This study was supported by AstraZeneca

According to the definition of the European Respiratory Society (ERS) 1, chronic obstructive pulmonary disease (COPD) is “a disorder characterized by reduced maximum expiratory flow and slow forced emptying of the lungs; features which do not change markedly over several months. Most of the airflow limitation is slowly progressive and irreversible”. COPD is one of the major causes of morbidity and mortality in the world, and its prevalence is increasing 2.

The role of β2-agonists as bronchodilators is well defined in asthma, and they are also recommended by international guidelines 1, 3, 4 for symptomatic relief in COPD. Studies have shown that bronchodilator treatment can reduce disease symptoms and improve exercise capacity and lung function in patients with COPD 5, 6. However, results have varied considerably between studies and there is no correlation between changes in forced expiratory volume in one second (FEV1) and symptoms. The element of reversible bronchoconstriction in COPD can be expected to respond to β2-agonists, but since the disease is characterized by a low FEV1 that hardly responds to bronchodilators, other measures also need to be considered. An improvement in exercise capacity, and a reduction of symptoms and dyspnoea during exertion in daily activities can have a major impact on the patient's quality of life and ability to function and may form an aim of therapy.

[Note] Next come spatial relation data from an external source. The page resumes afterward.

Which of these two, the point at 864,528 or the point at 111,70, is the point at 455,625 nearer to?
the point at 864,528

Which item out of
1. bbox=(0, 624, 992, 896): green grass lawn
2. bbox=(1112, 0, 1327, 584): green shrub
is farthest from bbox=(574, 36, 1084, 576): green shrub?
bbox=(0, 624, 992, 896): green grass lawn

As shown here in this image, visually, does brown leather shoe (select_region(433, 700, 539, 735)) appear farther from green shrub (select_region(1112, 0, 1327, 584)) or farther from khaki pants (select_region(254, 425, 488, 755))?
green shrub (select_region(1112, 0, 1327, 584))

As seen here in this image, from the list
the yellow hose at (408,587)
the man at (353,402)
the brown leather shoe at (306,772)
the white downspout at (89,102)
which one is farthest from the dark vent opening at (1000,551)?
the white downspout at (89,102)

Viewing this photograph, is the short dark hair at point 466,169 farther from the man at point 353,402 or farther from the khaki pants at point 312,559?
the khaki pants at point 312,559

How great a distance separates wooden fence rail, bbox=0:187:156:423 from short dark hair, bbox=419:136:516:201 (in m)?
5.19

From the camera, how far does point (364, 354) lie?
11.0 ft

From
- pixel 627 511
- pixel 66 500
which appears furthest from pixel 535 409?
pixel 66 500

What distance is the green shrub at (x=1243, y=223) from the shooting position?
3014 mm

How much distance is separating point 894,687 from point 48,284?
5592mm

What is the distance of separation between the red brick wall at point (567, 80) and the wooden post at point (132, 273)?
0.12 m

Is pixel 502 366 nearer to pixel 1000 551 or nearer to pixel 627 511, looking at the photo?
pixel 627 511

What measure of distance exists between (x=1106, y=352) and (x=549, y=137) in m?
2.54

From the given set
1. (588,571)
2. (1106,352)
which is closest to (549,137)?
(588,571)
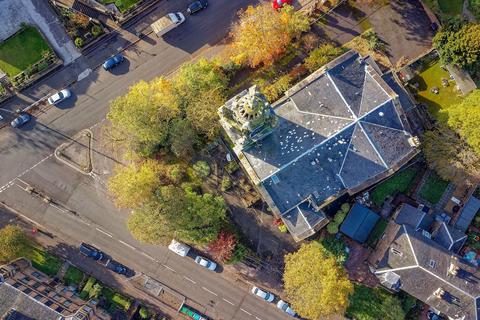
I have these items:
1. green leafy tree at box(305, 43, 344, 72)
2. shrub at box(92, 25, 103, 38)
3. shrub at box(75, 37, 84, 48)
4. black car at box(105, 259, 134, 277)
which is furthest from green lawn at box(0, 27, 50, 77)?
green leafy tree at box(305, 43, 344, 72)

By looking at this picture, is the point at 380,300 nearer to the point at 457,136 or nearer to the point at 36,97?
the point at 457,136

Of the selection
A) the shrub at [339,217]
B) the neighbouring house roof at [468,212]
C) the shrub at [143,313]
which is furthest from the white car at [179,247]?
the neighbouring house roof at [468,212]

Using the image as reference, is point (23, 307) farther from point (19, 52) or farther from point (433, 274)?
point (433, 274)

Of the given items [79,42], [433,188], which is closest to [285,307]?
[433,188]

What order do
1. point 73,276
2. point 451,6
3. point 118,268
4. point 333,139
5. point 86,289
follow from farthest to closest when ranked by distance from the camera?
1. point 451,6
2. point 73,276
3. point 118,268
4. point 86,289
5. point 333,139

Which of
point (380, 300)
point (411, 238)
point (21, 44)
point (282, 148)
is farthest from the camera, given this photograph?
point (21, 44)

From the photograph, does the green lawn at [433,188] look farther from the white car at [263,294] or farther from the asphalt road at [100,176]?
the asphalt road at [100,176]

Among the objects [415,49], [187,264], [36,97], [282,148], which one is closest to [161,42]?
[36,97]
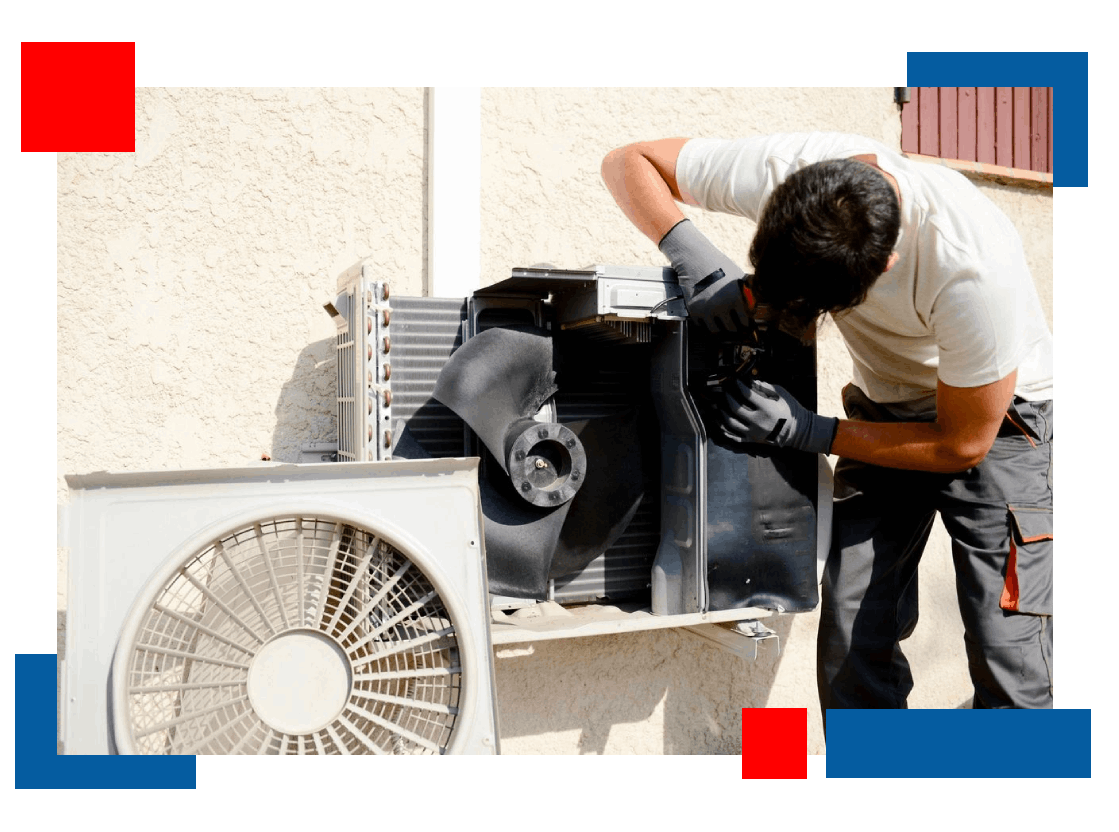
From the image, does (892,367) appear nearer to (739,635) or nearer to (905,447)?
(905,447)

Formoterol fumarate (formoterol), is a β2-agonist with a rapid onset and long duration of action in asthma 7. Maintenance treatment with formoterol should be investigated in patients with COPD.

Materials and methods


Males and females aged 50–80 yrs were eligible for inclusion in the study if they were current or former smokers, had a smoking history of at least 10 pack-yrs, and had a clinical diagnosis of COPD. At randomization, their prebronchodilator FEV1 had to be >0.7 L and 40–70% of predicted, the FEV1/forced vital capacity (FVC) ratio <89% pred normal for females and <88% for males, and the total symptom score (see later) had to be ≥2 on at least 7 days of the run-in period.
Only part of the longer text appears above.